Das waren sie nämlich überhaupt nicht. Fische konnten sie fangen.

Menschen für Jesus gewinnen? Davon hatten sie vermutlich noch ziemlich wenig Ahnung.

Aber Jesus sieht in diesen Männern nicht nur das, was sie jetzt sind. Er sieht auch das, was er aus ihnen machen kann.

Und damit sind wir wieder bei unserer Frage vom letzten Samstag.

Vielleicht denken wir manchmal, wir müssten Jesus erst etwas anbieten können, bevor er uns gebrauchen kann.

·     Eine besondere Begabung.

·     Genügend Bibelwissen.

·     Mut.

·     Redegewandtheit.

·     Erfahrung.

·     Geistliche Reife.

Natürlich kann Gott all das gebrauchen.

Petrus und Andreas bekommen keine Liste mit Voraussetzungen. Sie bekommen eine Einladung: „Folgt mir nach!“

Und jetzt geschieht etwas Erstaunliches und zugleich Entscheidendes: „Da verließen sie sogleich ihre Netze und folgten ihm nach.“ Markus 1,18

Sie wissen zu diesem Zeitpunkt noch längst nicht alles.

Sie wissen nicht, wohin dieser Weg sie führen wird.

Sie wissen nicht, welche Aufgaben einmal auf sie warten.

Und sie wissen ganz sicher noch nicht, was Jesus in den kommenden Jahren alles an ihnen verändern muss.

Aber sie tun den ersten Schritt: Sie folgen Jesus.

Vielleicht hätten wir manchmal gerne zuerst den kompletten Plan.

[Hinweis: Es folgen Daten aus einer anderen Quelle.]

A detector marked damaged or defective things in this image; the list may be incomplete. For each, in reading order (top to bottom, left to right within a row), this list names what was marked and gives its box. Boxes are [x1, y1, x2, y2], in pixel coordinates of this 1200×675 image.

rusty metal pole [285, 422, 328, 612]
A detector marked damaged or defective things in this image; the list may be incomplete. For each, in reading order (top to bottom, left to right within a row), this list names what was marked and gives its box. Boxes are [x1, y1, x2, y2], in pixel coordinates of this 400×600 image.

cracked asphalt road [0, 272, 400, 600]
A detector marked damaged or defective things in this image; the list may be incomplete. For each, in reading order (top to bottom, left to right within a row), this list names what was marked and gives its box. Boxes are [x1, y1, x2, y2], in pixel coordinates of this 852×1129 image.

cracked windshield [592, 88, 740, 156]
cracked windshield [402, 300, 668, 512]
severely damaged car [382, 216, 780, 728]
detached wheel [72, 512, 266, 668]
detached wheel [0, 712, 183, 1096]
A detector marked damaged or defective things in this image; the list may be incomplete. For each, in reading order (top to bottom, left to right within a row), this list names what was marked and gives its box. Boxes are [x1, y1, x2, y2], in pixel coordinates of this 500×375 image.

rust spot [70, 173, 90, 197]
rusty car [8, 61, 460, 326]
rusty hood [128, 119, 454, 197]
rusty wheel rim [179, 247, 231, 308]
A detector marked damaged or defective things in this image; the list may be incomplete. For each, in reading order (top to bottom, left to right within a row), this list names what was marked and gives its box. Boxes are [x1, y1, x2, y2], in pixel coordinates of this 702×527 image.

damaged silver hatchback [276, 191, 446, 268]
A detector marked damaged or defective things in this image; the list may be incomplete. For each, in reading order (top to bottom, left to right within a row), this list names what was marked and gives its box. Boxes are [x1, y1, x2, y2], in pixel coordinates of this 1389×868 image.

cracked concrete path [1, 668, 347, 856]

„Herr, was genau hast du mit mir vor? Bin ich dafür geeignet? Was wird mich das kosten? Und könnte ich bitte vorher noch wissen, ob ich das überhaupt schaffe?“

Jesus gibt seinen Jüngern diesen Plan nicht.

Er sagt: „Folge mir nach.“

Nachfolge bedeutet deshalb nicht, dass ich schon am Ziel bin.

Nachfolge bedeutet, dass ich mich mit Jesus auf den Weg mache. Und auf diesem Weg darf ich lernen.

Ich darf Fragen haben, ich darf und werde sogar  Fehler machen.

Ich darf auch einmal hinfallen. All das ist bei Jesus bereits einkalkuliert und trotzdem setzt er auf fehlerhafte Menschen wie sie und wie du und ich.

Entscheidend dabei ist, wem ich folge.

Denn Jesus beruft nicht fertige Menschen.

Er beruft Menschen, die bereit sind, ihm zu folgen – und verspricht: „Ich will euch machen …“

Das ist vielleicht die schönste Entlastung in diesem Satz.

Nicht ich muss aus mir den Menschen machen, den Jesus gebrauchen kann. Jesus übernimmt die Ausbildung.

Wie diese Ausbildung aussieht?

Nun – schauen wir uns nächste Woche einmal Petrus etwas genauer an.

Denn bei ihm hatte Jesus noch einiges zu tun. Das sollte auch uns Mut machen.